**Do this**
Transcribe exactly the lines from the one holding "By observation, is" to the end of the data below, including both of those lines and no others.

**Material provided**
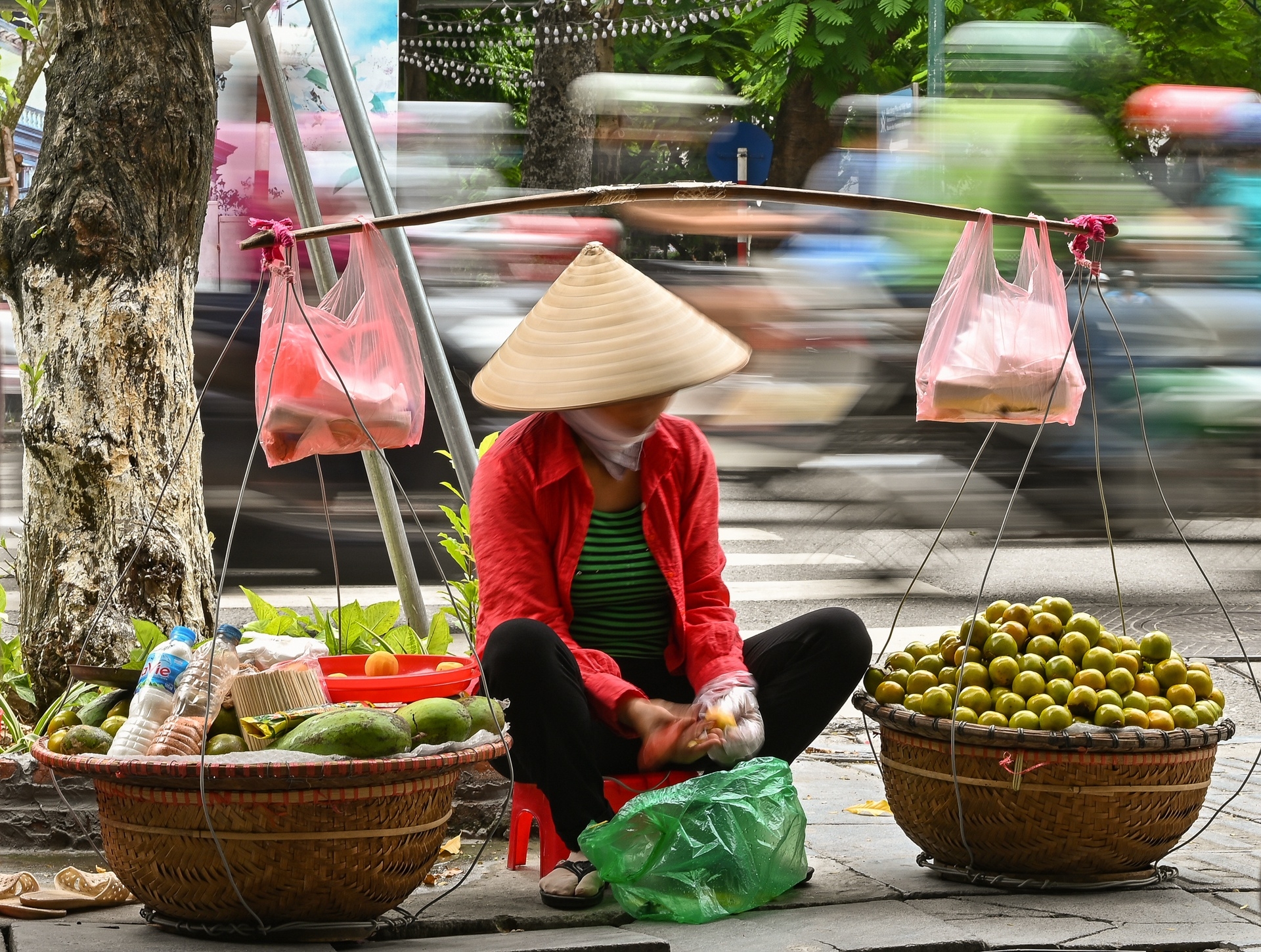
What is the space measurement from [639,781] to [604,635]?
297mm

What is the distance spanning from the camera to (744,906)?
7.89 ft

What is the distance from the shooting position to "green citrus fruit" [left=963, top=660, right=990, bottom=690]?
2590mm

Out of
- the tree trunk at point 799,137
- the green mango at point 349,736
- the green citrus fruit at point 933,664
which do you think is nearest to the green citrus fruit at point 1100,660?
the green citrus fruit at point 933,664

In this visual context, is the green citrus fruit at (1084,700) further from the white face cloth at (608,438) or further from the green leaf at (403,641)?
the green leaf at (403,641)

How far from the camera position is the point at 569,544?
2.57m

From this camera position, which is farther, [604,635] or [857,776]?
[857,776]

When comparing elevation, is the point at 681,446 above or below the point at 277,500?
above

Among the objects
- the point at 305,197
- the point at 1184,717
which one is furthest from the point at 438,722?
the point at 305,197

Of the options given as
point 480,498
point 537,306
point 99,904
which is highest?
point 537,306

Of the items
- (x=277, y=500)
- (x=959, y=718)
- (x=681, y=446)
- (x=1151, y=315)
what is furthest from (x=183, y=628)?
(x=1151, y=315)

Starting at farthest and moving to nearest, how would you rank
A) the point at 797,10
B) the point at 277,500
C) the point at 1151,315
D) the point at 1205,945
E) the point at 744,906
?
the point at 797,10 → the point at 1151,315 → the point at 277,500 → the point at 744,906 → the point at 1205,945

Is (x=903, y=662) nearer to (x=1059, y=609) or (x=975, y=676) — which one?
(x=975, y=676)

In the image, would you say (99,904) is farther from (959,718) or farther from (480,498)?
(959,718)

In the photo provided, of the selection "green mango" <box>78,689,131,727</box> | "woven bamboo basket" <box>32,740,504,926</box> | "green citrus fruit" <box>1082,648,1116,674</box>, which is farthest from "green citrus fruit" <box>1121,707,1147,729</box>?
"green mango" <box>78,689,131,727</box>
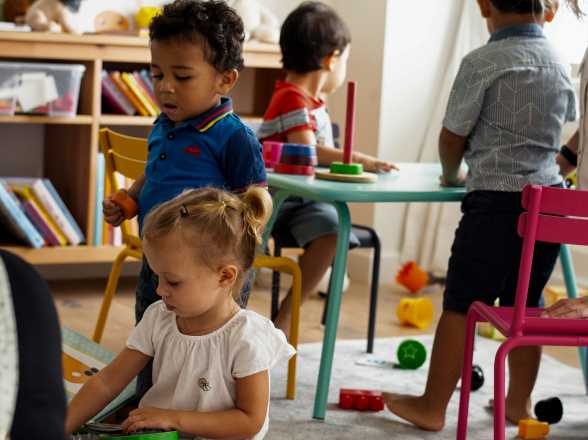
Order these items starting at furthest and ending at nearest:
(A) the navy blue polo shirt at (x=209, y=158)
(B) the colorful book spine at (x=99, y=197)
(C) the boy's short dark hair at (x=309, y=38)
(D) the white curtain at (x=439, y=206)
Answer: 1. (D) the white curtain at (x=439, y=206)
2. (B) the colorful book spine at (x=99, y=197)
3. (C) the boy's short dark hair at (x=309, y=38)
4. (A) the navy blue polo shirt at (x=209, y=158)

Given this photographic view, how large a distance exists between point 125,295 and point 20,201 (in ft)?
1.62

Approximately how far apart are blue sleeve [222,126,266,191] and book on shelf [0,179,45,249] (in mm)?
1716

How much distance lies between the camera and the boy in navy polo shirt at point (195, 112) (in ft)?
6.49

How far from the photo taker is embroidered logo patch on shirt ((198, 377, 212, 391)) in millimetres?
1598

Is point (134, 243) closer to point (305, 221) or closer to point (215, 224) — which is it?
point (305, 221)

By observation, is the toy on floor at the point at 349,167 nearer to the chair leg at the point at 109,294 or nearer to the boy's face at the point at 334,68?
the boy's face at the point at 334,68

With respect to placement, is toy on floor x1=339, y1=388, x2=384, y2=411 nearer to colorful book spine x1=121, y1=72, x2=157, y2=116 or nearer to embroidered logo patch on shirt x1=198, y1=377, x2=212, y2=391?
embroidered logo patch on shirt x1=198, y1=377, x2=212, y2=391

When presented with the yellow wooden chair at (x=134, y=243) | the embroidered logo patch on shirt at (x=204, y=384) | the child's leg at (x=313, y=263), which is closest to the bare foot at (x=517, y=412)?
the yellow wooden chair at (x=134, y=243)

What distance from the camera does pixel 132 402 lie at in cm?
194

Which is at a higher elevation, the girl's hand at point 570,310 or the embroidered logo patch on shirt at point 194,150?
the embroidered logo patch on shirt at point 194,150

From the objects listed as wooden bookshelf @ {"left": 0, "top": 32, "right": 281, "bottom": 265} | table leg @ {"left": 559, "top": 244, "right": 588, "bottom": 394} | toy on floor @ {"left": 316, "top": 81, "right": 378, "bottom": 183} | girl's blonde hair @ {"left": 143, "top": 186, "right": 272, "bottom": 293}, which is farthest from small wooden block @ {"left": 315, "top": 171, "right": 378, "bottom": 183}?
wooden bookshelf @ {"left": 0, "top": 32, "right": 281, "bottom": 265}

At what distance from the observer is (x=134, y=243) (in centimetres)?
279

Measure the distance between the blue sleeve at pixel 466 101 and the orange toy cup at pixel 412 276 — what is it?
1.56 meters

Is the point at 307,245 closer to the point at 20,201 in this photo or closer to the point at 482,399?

**Completed exercise**
By observation, is the toy on floor at the point at 349,167 nearer to the chair leg at the point at 109,294 or nearer to the boy's face at the point at 334,68?
the boy's face at the point at 334,68

With respect to placement, is toy on floor x1=339, y1=388, x2=384, y2=411 nearer to colorful book spine x1=121, y1=72, x2=157, y2=116 or nearer to embroidered logo patch on shirt x1=198, y1=377, x2=212, y2=391?
embroidered logo patch on shirt x1=198, y1=377, x2=212, y2=391

When presented with the yellow wooden chair at (x=134, y=243) | the embroidered logo patch on shirt at (x=204, y=384) | the child's leg at (x=313, y=263), which is closest to the bare foot at (x=517, y=412)?
the yellow wooden chair at (x=134, y=243)

What distance from the camera does pixel 132 402 lie at in cm?
194

Which is at a higher elevation, the girl's hand at point 570,310 or the embroidered logo patch on shirt at point 194,150?
the embroidered logo patch on shirt at point 194,150

From the objects listed as wooden bookshelf @ {"left": 0, "top": 32, "right": 281, "bottom": 265} | table leg @ {"left": 559, "top": 244, "right": 588, "bottom": 394} | toy on floor @ {"left": 316, "top": 81, "right": 378, "bottom": 183} | girl's blonde hair @ {"left": 143, "top": 186, "right": 272, "bottom": 293}, which is farthest from small wooden block @ {"left": 315, "top": 171, "right": 378, "bottom": 183}?
wooden bookshelf @ {"left": 0, "top": 32, "right": 281, "bottom": 265}

At what distance from the observer is (x=134, y=243) (in centimetres)?
279

Measure the distance between the blue sleeve at pixel 466 101 and the orange toy cup at pixel 412 276 — what is it?
1.56 meters

Is the point at 307,245 closer to the point at 20,201 in this photo or closer to the point at 482,399?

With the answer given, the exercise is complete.